Waldenstrom's macroglobulinaemia (WM) is sometimes called lymphoplasmacytic lymphoma and is one of the family of cancers of the lymphatic system known as Non-Hodgkins lymphoma (NHL). Doctors may use any of these terms when discussing your WM with you.
It is a slow-growing cancer with its own distinct characteristics that require specialised treatment and care.
Jan Waldenström was the Swedish doctor who first described the disease in 1944 and lent it his name; “macroglobulinaemia” refers to the high levels of immunoglobulin M (IgM) seen in the blood stream of 95% of WM patients.
IgM is natural, it is produced by B cells in the bone marrow to fight infection. However, in WM, defective ‘B’ cells produce large quantities of non-functional IgM paraproteins which are not useful to the body and can cause damage.
The Science behind Waldenstrom's macroglobulinaemia
Waldenstrom's macroglobulinamia (WM) arises when an abnormality occurs in B cells, as they are in the process of developing into plasma cells.
Who is affected by Waldenstrom's macroglobulinaemia?

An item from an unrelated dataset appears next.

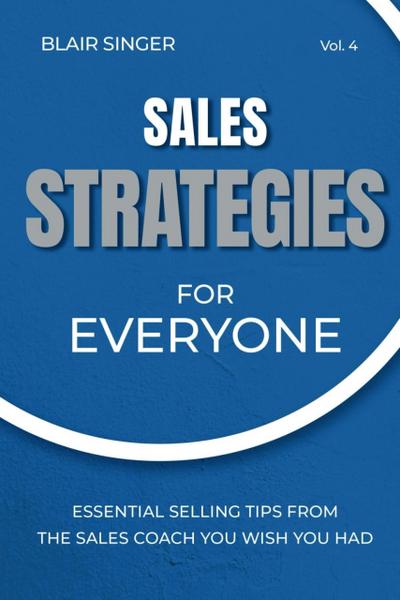 Sales Strategies for Everyone: Essential Selling Tips From The Sales Coach You Wish You Had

- Around 400 people are diagnosed with WM each year in the UK
- It is estimated that 4000 people are currently living with WM in the UK
- Traditionally viewed as a disease that affects people over the age of 65, it is now increasingly seen in younger age groups
- It is more common in men than women
What causes Waldenstrom's macroglobulinaemia?

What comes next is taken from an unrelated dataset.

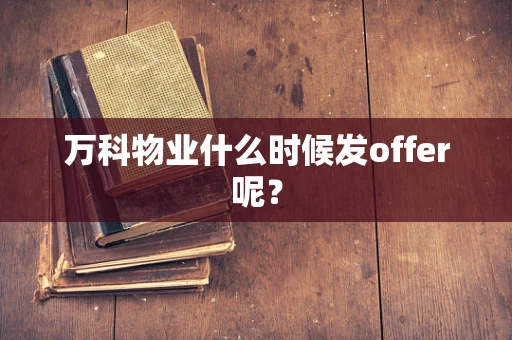 万科物业什么时候发offer呢？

The cause of Waldenstrom's macroglobulinaemia (WM) is still unknown. It is not infectious and cannot be passed onto other people.
Bing Neel syndome (BNS)
Bing Neel syndrome (BNS) is a rare complication of Waldenstrom's macroglobulinaemia (WM). The exact incidence is unknown, but it likely affects less than 10% of patients with Waldenstrom's macroglobulinaemia (WM).
Bing Neel syndrome occurs when Waldenstrom cells enter the brain, the fluid around the brain, or the spinal cord. It is currently not known why some WM patients get BNS and others do not, and we currently do not know of any ways to prevent it from occurring.